Ksp of PbI2 = 9.8 x 10^(-9)

To determine the molar solubility of lead(II) iodide, PbI2, in 0.050 mol/L NaI, we can use the concept of the common ion effect.

The common ion effect states that the solubility of a compound is reduced in the presence of a common ion from another compound, due to Le Chatelier's principle.

In this case, NaI is a source of iodide ion (I-) and would contribute to the concentration of iodide ions in solution.

To find the molar solubility of PbI2 in the presence of NaI, we need to first identify the equilibrium expression for the dissolution of PbI2.
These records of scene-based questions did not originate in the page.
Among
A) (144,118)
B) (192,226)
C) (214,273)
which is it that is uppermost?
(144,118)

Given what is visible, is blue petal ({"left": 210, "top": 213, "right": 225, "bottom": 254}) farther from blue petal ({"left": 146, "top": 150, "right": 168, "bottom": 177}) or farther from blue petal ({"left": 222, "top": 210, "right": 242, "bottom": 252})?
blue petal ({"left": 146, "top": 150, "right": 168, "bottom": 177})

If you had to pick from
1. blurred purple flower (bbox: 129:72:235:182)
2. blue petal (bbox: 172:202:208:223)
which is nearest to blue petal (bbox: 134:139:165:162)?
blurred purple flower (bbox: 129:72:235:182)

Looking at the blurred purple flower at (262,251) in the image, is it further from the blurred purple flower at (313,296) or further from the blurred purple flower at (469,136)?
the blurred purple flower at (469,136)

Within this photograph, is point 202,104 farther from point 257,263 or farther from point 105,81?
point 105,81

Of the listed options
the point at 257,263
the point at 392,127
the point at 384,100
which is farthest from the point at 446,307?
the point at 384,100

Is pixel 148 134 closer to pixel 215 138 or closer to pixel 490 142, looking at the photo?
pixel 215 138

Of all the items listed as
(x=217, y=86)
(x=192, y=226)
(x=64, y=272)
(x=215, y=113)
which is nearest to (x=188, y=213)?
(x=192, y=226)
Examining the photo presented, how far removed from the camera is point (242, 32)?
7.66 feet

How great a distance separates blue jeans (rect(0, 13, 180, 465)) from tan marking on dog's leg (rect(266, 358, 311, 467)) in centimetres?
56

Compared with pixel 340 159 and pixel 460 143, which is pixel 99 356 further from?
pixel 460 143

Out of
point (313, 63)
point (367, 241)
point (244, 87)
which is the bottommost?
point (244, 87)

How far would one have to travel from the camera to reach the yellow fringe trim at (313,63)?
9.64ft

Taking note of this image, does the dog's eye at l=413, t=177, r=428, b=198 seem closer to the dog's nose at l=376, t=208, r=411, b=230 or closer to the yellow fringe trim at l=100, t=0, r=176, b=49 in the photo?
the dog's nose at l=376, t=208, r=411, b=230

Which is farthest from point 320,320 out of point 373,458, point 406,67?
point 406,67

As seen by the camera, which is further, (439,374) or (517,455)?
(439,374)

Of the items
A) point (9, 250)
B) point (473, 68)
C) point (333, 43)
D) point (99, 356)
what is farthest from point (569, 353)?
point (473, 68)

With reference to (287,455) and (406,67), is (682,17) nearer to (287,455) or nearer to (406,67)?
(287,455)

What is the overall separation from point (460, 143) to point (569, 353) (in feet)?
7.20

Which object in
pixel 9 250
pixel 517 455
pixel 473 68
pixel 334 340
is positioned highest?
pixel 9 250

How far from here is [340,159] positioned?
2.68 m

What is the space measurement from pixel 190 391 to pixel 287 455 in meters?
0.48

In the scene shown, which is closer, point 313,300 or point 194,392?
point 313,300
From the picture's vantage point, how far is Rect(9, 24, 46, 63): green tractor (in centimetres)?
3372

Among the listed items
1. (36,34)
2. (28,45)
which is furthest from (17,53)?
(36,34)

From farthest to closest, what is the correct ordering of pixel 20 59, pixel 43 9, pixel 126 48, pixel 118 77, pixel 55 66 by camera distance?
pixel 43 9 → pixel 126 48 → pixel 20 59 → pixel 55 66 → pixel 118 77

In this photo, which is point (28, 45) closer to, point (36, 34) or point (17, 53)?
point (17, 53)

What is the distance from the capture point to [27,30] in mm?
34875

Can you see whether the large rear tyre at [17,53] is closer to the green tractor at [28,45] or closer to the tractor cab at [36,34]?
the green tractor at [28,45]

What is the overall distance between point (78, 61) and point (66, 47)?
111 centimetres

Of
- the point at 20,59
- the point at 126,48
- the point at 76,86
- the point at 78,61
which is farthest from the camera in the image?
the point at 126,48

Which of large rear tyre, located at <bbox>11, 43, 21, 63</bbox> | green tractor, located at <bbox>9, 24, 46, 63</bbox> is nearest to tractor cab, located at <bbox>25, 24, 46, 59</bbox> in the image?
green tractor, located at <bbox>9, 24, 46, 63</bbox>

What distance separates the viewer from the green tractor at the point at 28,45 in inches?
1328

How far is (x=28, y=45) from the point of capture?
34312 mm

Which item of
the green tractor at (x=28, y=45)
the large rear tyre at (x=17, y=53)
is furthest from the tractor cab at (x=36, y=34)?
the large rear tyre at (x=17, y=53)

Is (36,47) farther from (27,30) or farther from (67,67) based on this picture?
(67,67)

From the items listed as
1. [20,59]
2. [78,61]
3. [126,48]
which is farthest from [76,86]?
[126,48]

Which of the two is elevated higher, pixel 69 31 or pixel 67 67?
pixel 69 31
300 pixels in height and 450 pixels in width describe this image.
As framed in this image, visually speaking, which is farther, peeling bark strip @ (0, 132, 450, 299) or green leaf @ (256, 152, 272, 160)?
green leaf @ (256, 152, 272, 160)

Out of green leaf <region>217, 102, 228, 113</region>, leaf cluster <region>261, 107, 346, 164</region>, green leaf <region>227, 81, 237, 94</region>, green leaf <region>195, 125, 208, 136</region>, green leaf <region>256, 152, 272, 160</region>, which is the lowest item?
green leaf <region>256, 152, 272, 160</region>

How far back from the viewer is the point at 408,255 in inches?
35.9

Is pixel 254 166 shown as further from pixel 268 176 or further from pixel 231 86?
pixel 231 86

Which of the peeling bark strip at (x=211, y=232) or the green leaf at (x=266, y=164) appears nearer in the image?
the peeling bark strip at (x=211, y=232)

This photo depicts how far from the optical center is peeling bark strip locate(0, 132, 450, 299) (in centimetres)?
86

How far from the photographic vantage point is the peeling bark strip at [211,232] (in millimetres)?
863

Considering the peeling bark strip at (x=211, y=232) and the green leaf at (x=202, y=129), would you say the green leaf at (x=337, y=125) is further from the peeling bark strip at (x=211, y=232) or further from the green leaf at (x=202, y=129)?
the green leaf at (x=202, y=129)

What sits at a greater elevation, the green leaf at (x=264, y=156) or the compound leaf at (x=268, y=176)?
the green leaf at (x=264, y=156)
The balanced equation for the dissolution of PbI2 is:
PbI2 (s) ⇌ Pb2+ (aq) + 2I- (aq)

The equilibrium expression for this reaction is:
Ksp = [Pb2+][I-]^2

Given that the value of Ksp for PbI2 is 9.8 x 10^(-9), we can set up an ICE (Initial, Change, and Equilibrium) table to determine the concentration of Pb2+ and I- ions in solution.

Let's assume the molar solubility of PbI2 is "x" mol/L. Since the stoichiometry between PbI2 and Pb2+ is 1:1, the concentration of Pb2+ ions produced will also be "x" mol/L.

In the presence of NaI, the concentration of I- ions will be equal to the initial concentration of NaI, which is 0.050 mol/L.

Therefore, the equilibrium concentrations in the ICE table are:
[Pb2+] = x mol/L
[I-] = 0.050 mol/L

Now, using the equilibrium expression for Ksp, we can substitute the equilibrium concentrations into the expression:
Ksp = [Pb2+][I-]^2

9.8 x 10^(-9) = (x)(0.050)^2
9.8 x 10^(-9) = 0.0025x^1

To solve for "x," we rearrange the equation and take the square root of both sides:
x = sqrt((9.8 x 10^(-9))/0.0025)
x = 1.76 x 10^(-3) mol/L

Therefore, the molar solubility of lead(II) iodide, PbI2, in 0.050 mol/L NaI is 1.76 x 10^(-3) mol/L.